The point has been very clearly made by OP: Her husband WILL NOT do his own thing with his two children at the theme park. He won't do it. He will insist on staying with OP and her family and make her wrangle his children and manage their behaviour/fights/disagreements while they take over the day and ruin it for everyone else. All while taking credit for taking a day off work and taking them to a theme park. OP DOES ALL THE HEAVY LIFTING ON THEIR DAYS OUT. ALL OF IT!

Why the fuck should she have to let her useless husband horn in on and ruin her day with her mom and sister/nephew which is what WILL happen.

Children are entitled to separate times with their parents on occasion.

This is one of those occasions for OP and her son. And she is perfectly within her rights to take it.

She is not stopping her husband for doing the same with his own children. HE is stopping it, because he won't take them out by himself.
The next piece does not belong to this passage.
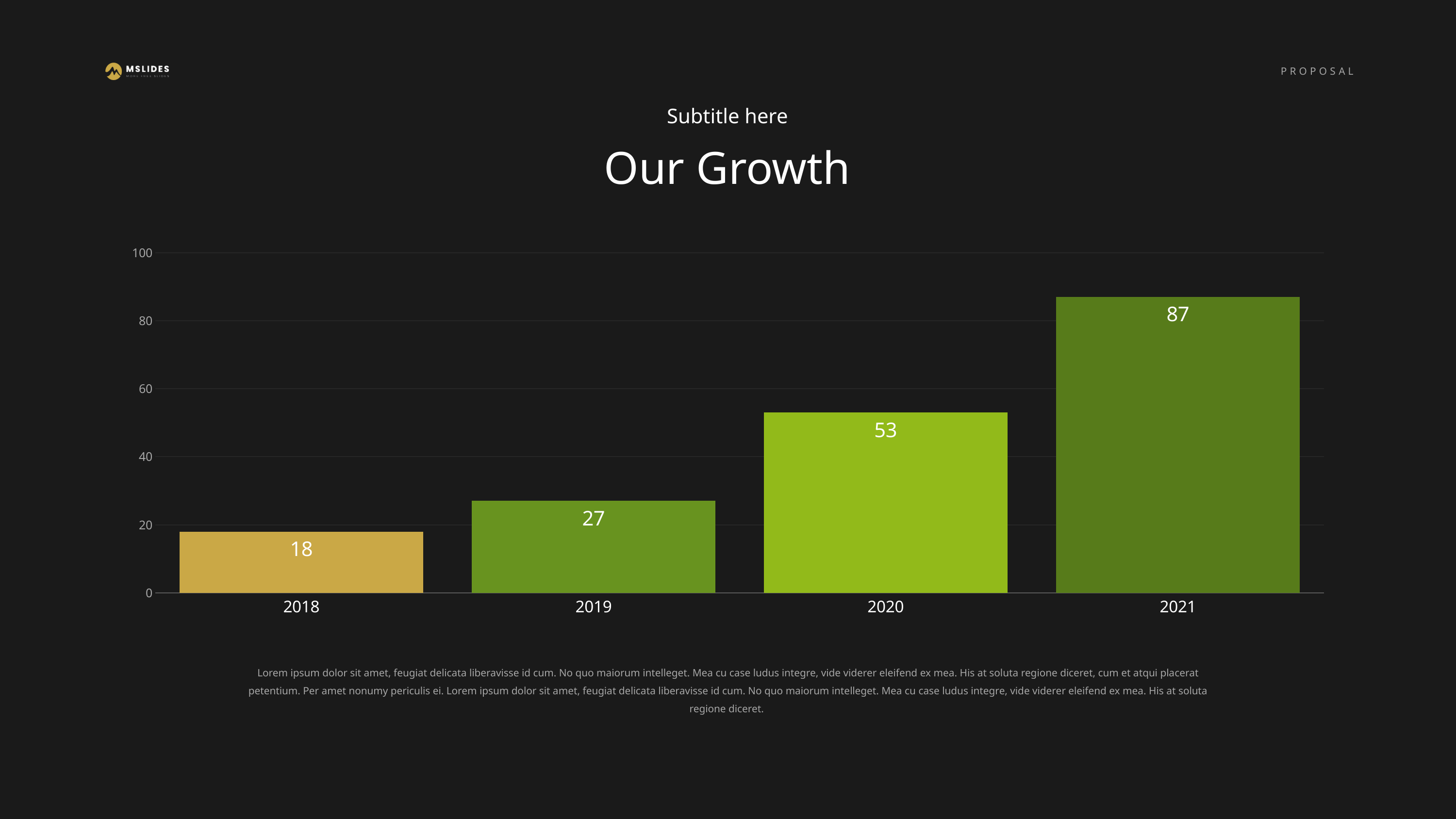
What is the value for 2021? 87 What is the difference between the values for 2019 and 2018? 9 Do the values rise or fall from 2018 to 2021? rise What kind of chart is shown on the slide? bar chart How many years are shown on the x axis? 4 What is the value for 2018? 18 Which year has the highest value? 2021 Which year has the lowest value? 2018 What is the value for 2020? 53 What is the difference between the values for 2021 and 2020? 34 Which is larger, the value for 2019 or the value for 2020? 2020 Is the value for 2021 greater or less than 80? greater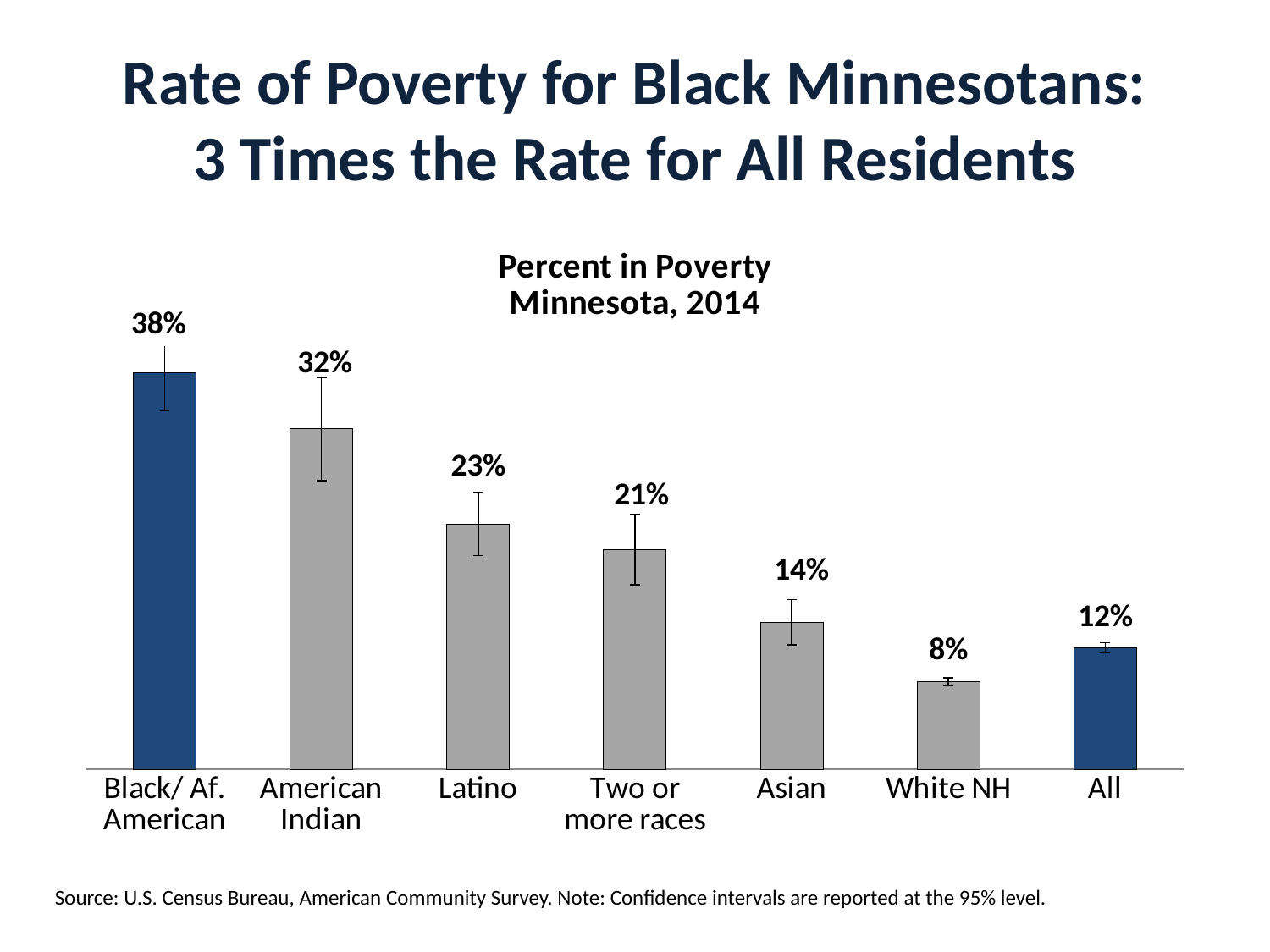
What is the title of the chart? Percent in Poverty Minnesota, 2014 What is the difference in percent in poverty between Black/ Af. American and All? 26% What is the percent in poverty for Asian? 14% How many categories are shown on the x axis of the chart? 7 What is the percent in poverty for Black/ Af. American Minnesotans? 38% What is the percent in poverty for White NH? 8% Which category has the highest percent in poverty? Black/ Af. American Which has a higher percent in poverty, Two or more races or Asian? Two or more races What kind of chart is shown on the slide? Bar chart What is the percent in poverty for the All category? 12% What is the difference in percent in poverty between American Indian and Latino? 9% Which category has the lowest percent in poverty? White NH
Very telling.

whumpthereitis · 08/08/2023 12:17

Lol at people telling OP what she has to do, like she actually has to do anything of the sort.

YANBU OP. If he wants to organise a day out with his kids then he’s free to do so, he doesn’t get to muscle in on yours.

blackbeardsballsack · 08/08/2023 12:17

Superfood · 08/08/2023 11:21

Well done, punish all the kids because you married and had children with a dickhead. 👏

Punished by...spending time with their dad who is fully capable of taking them out anywhere he wants?

Mumof4plusbonus · 08/08/2023 12:18

Yanbu. It will change the dynamic and make a lovely day stressful. Everyone talking about the poor step kids. If it’s poor stepkids then it’s because of their father not op. Those poor stepkids would probably be ecstatic to get a day out with just their dad to themselves. If op said their dad was taking them out and leaving her and their child out everyone would be shouting he’s right to spend time alone with them and op should take the joint child out.
Do not let him take over this. You have limited days like this with your parents, it should be about them as much as anyone.

tennesseewhiskey1 · 08/08/2023 12:18

He sounds like a great father. Not.

Why are you with someone so useless? Can’t even look after his own kids?

GreenMonstersParty · 08/08/2023 12:18

I'd say no to my husband. Ive arranged a day out with my family and will be taking my child only. If he's happy to take the day off tomorrow he can take his kids somewhere himself. You know him best but I imagine he will expect the day to be dominated by what his children want to do and he will happily leave the parenting of his older 2 kids to you and your family. There is nothing wrong with kids within the same family doing different things - full siblings or half/step. Dont be pressurised into changing your plans to suit him. He agreed to have his kids extra so he can amuse them.

aSofaNearYou · 08/08/2023 12:19

Of course YANBU, don't even waste time thinking about it.

CluelessHamster · 08/08/2023 12:19

I can totally understand why you'd want to go with just your parents, sister, nephew and child.

However, I do think it will be really shitty for the stepkids to be left behind. Their behaviour, while annoying and a pita to deal with, doesn't sound too unusual for that age group. And it's not their fault their dad is useless.

I get that them coming will change the dynamic and you'll all have a frustrating day - apart from Disney dad of course!

I know it's late in the day but is there no way you could rearrange the day with your parents to a day when the stepkids are at their mum's - sounds like this was originally the plan and would have worked much better for everyone.

And, in future, don't tell him your plans in advance!